Wieder falsch, die Euroswinger sind größer, länger und das gewicht schwerer  - also für Fluss und große Seen, wie du einen befischt.

Also ich habe als ich mit dem Karofenangeln anfing erst die MK2 gefischt, danach die letzten 4 Jahre Euroswinger. Hatte noch nie das Problem mit dem Schnurbügel. Vielleicht war deiner zu leicht eingestellt, sodass die Schnur sich immer etwas eingeklemmt hat? Das kannste ja mit dem Rädchen unten dran einstellen, wie leicht/schwer sich die 2 Bügel spreizen.

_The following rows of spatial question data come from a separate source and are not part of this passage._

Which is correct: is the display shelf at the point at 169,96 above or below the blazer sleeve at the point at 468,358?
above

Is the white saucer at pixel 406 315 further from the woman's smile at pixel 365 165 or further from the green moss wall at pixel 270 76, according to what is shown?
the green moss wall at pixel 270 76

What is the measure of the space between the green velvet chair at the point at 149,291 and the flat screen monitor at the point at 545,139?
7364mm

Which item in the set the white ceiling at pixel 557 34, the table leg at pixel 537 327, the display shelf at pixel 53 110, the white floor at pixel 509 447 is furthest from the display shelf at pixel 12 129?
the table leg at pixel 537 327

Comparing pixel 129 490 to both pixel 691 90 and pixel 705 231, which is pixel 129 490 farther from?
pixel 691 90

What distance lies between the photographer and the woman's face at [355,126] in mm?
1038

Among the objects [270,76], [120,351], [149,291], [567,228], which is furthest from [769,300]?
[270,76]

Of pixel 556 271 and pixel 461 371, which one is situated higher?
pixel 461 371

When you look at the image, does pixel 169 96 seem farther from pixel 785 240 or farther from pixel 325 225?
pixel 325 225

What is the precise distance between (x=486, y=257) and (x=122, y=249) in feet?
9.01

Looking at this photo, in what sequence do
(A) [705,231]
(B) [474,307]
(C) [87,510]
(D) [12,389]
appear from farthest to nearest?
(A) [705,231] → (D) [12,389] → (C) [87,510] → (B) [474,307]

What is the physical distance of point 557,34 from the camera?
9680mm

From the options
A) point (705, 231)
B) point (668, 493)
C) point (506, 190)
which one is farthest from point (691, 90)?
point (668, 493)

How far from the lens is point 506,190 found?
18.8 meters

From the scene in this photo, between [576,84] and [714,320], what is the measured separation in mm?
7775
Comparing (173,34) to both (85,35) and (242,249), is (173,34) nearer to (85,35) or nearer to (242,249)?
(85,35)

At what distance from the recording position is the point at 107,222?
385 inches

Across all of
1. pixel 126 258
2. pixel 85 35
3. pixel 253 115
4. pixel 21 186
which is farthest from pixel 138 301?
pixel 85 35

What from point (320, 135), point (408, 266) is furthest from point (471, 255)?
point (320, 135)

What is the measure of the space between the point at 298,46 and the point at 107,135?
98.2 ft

Bei uns werden sehr viel Euroswinger gefischt, weil die eben eine der schnurfreundlichsten Auslösung haben. Genauso wie die Illu´s


----------



## Ted (6. Februar 2011)

*AW: Swinger gesucht*

Der Vortel an den MK2 ist das Gewicht, dass du extrem leicht einstellen kannst. Wenn du zb ufernah fischt, dann kannste das sogar shwerelos stellen. Nur ist die Fallbissanzeige dann natürlich quasi ausser Gefecht gesetzt. Dann müsstest du schon einen Backlead nah am Blei fischen. Aber Ufernah ja kein Problem. Und die schnur ist so sehr locker, wird aber trotzdem auf dem Rädchen im Pieper gehalten. Der grosse Vorteil an den Euros oder Illus ist, dass Du mit dem Federmechanismus noch zusätzlich zu dem Gewicht auf der Stange die Feder einstellen kannst. Beim fischen mit Highpod SEHR wichtig!!! Allerdings finde ich hier die Schnurführung nicht so gelungen wie bei dem MK2. Aber mit den Clips von den Backleads auch sehr geil. Also würde ich an sehr großen Seen bei schlechten Wetterbedingungen und an Flüssen mit viel Strömung die Euros bzw. die Illus mit dem Backlead Clip fischen und an allen anderen gewässern die MK2.


----------



## carplord (7. Februar 2011)

*AW: Swinger gesucht*

servus,

kann die Euro Swinger nur empfehlen. 
Dass die Blockieren hab ich noch nie erlebt und fisch die Illus jetzt schon bestimmt drei Jahre. Sowohl am Fluss als auch am See. 
Den Clip finde ich nicht missglückt sondern einen der schurschonendsten die am Markt erhältlich sind!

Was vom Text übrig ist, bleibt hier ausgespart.